А время бежало; отменили уже и трехчасовые электрички, о чем сообщил громкоговоритель со стороны соседнего автовокзала. Дела у Кочергиной шли хорошо. Большой мешок почти опустел, и она невольно начала жалеть, что ничего нового и интересного не происходит. Однако примерно в половине четвертого, когда она уже почти совсем решила свернуть свою торговлю, передняя солдатская шеренга встрепенулась. Солдатикам давно было скучно и тяжко. Они ведь не могли присесть в тенечке, как Лидка. Единственным развлечением для бойцов было разглядывание толпы, которая все росла, питаемая ручейками пешеходов и разовыми выбросами из регулярно подходивших троллейбусов.

Кто-то из них и разглядел первым колонну большегрузных автомобилей. Нет – впереди колонны, которая бесстрашно и вольготно неслась против движения встречного транспорта, катил УАЗик защитного цвета. Самый обычный УАЗ с металлической кабиной и выступающим далеко вперед бампером, который водитель и направил прямо в толпу. Последняя не выдержала такого наглого напора и отхлынула за прилавки, в глубь рынка. Поэтому по одной большой генеральской звезде на погонах выскочившего из переднего автомобиля командира смогла рассмотреть только Кочергина – крайняя в семечковом ряду. А к генералу уже спешил, сбиваясь на последние, церемониальные шаги, такой же молодцеватый капитан, – тот самый, из местных.

Прибывший генерал видимо толк в воинских ритуалах понимал; больше того – уважал их, и даже может быть любил. Рапорт капитана выслушал полностью; прерывать не стал, хотя только что мчался сюда со скоростью не меньше ста километров в час. Так же тепло и уважительно он представился офицеру:

– Генерал Семенов. Здесь должен быть подполковник Трунов.

– Подполковник Трунов в здании вокзала, товарищ генерал-майор. Воюет.

– Воюет!? – удивился генерал, – так ведь договорились до восемнадцати ничего не предпринимать.

Капитан ничего о планах командования не знал. «Воюет» вырвалось у него непроизвольно, и он поспешил объяснить:

– С начальником вокзала он воюет, товарищ генерал-майор. Точнее, с начальницей. Та требует снять оцепление и пустить поезда.

– Требует, – усмехнулся Семенов, – ну, с этим мы разберемся. Пошли-ка кого за Труновым, а я тут «гостей» подожду, черт бы их всех побрал.

– Гостей? – про себя удивился капитан, поворачиваясь по-уставному и подзывая к себе взмахом руки сержанта – того самого, любителя семечек.

Сержант подбежал, стерев на бегу прилипшую к губам шелуху, и также принялся печатать на подходе к высокому начальству шаг. Но генерал, увидевший, как дернулась было рука сержанта к пилотке, отвернулся, показывая, что для церемоний время кончилось. Что пора дело делать, да побыстрее.
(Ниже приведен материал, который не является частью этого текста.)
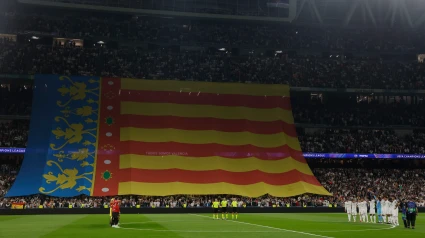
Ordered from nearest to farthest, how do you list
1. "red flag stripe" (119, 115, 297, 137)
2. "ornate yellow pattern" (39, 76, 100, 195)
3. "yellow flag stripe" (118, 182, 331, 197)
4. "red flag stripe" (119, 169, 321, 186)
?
"ornate yellow pattern" (39, 76, 100, 195)
"yellow flag stripe" (118, 182, 331, 197)
"red flag stripe" (119, 169, 321, 186)
"red flag stripe" (119, 115, 297, 137)

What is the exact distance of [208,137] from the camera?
65.9 m

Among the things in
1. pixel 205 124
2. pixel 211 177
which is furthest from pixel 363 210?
pixel 205 124

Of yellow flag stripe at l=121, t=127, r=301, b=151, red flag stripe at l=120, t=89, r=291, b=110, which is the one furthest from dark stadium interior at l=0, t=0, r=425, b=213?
yellow flag stripe at l=121, t=127, r=301, b=151

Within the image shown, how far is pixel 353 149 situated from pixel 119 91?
3324 centimetres

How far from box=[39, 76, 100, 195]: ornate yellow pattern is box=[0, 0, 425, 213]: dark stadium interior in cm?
649

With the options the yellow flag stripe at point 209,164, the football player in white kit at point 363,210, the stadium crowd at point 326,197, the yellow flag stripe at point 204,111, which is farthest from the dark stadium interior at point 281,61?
the football player in white kit at point 363,210

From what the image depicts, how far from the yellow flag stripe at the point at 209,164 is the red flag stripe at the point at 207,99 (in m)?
8.26

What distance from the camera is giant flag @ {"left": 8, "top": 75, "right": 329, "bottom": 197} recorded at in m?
59.2

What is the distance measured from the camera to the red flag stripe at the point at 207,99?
6725 cm

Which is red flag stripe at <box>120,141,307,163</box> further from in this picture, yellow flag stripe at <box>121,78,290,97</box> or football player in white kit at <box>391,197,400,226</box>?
football player in white kit at <box>391,197,400,226</box>

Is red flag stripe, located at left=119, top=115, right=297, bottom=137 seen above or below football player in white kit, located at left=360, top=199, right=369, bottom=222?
above

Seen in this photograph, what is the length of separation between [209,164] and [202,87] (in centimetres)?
1125

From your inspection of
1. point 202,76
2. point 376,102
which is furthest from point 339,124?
point 202,76

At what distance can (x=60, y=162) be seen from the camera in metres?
59.3
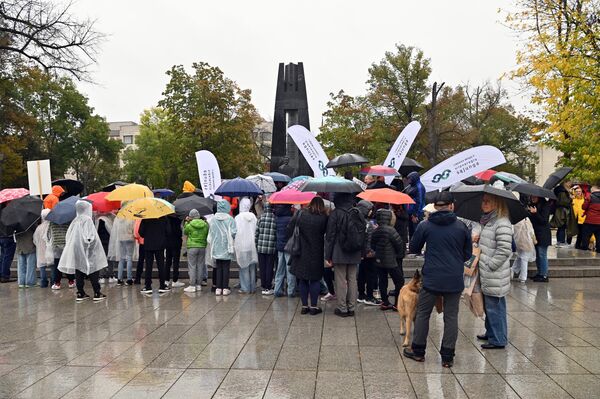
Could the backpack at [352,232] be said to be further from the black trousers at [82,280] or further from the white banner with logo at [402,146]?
the white banner with logo at [402,146]

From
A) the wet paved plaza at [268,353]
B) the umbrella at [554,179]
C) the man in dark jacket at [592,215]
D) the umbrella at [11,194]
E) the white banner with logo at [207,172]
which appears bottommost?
the wet paved plaza at [268,353]

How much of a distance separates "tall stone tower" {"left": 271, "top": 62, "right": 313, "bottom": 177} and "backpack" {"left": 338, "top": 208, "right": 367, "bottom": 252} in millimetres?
11858

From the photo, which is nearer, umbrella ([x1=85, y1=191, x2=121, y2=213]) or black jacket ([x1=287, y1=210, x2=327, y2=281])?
black jacket ([x1=287, y1=210, x2=327, y2=281])

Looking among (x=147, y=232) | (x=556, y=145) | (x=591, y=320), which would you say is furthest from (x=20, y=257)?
(x=556, y=145)

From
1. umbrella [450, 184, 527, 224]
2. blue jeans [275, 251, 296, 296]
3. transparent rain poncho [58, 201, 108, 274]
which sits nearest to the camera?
umbrella [450, 184, 527, 224]

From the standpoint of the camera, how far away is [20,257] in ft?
34.9

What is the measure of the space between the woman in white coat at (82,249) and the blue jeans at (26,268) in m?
2.10

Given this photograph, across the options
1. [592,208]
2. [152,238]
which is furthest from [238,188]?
[592,208]

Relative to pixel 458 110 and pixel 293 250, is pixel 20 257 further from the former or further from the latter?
pixel 458 110

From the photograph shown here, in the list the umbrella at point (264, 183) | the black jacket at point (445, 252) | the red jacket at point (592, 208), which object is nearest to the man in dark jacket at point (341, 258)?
the black jacket at point (445, 252)

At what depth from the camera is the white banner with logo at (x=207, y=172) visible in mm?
13211

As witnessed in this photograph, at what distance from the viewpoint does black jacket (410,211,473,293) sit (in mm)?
5395

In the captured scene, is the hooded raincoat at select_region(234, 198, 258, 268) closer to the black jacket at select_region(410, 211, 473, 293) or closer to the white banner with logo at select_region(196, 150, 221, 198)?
the white banner with logo at select_region(196, 150, 221, 198)

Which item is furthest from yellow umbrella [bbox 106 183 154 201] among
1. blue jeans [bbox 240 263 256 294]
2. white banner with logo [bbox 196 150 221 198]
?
white banner with logo [bbox 196 150 221 198]
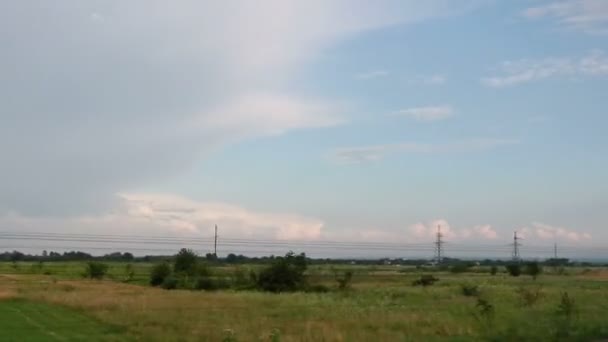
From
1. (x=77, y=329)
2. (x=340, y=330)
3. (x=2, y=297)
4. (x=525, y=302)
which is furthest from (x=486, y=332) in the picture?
(x=2, y=297)

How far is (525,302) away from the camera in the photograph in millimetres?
44594

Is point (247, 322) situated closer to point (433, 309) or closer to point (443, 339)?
point (443, 339)

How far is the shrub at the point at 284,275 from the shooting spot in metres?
76.4

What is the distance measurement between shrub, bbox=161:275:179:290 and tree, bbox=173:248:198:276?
348cm

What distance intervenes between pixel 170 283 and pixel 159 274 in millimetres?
4817

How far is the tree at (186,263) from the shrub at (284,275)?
448 inches

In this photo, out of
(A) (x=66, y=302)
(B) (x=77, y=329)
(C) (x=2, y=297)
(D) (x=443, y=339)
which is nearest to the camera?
(D) (x=443, y=339)

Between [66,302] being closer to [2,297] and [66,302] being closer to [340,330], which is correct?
[2,297]

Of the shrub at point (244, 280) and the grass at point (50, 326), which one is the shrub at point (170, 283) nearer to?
the shrub at point (244, 280)

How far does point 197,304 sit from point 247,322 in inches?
576

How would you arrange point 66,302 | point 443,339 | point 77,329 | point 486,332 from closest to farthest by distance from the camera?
point 443,339 → point 486,332 → point 77,329 → point 66,302

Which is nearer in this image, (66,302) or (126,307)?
(126,307)

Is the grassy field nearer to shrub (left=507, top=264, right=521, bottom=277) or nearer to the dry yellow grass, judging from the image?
the dry yellow grass

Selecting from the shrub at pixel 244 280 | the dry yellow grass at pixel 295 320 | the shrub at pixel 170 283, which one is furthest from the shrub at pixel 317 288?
the dry yellow grass at pixel 295 320
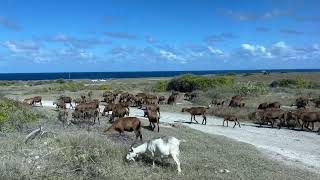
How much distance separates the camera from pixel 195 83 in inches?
2660

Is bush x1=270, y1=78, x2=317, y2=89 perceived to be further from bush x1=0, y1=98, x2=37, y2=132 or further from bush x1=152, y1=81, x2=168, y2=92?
bush x1=0, y1=98, x2=37, y2=132

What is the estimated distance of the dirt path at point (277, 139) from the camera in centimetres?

Он повернулся как раз к Лидке, окинув ее взглядом всю – от задорно торчащего носа и насмешливых зеленых глаз до не менее вызывающе торчащих коленок. Эти коленки были стратегическим оружием Кочергиной. Круглые и аппетитные, они невольно привлекали к себе мужскую половину покупателей.

Вторым секретом, объясняющим ее феноменальные, по сравнению с остальными, успехи в бизнесе, был тот самый мешочек с семечками, из которого она угостила Верочку. Раз в месяц – когда реже, а иногда и почаще – Лидке удавались чудо-семечки. Каленые так же, как и все другие порции, они были много вкуснее; да что там говорить – были просто фантастически вкусными. Лидка их берегла; подсыпала сверху на ту горку перед собой, из которой и наполняла один за другим мерные стаканчики. Горка же насыпалась из другого, большого мешка.

Генерал об этом секрете естественно не знал. Но к Кочергиной непроизвольно дернулся; хотел что-то спросить.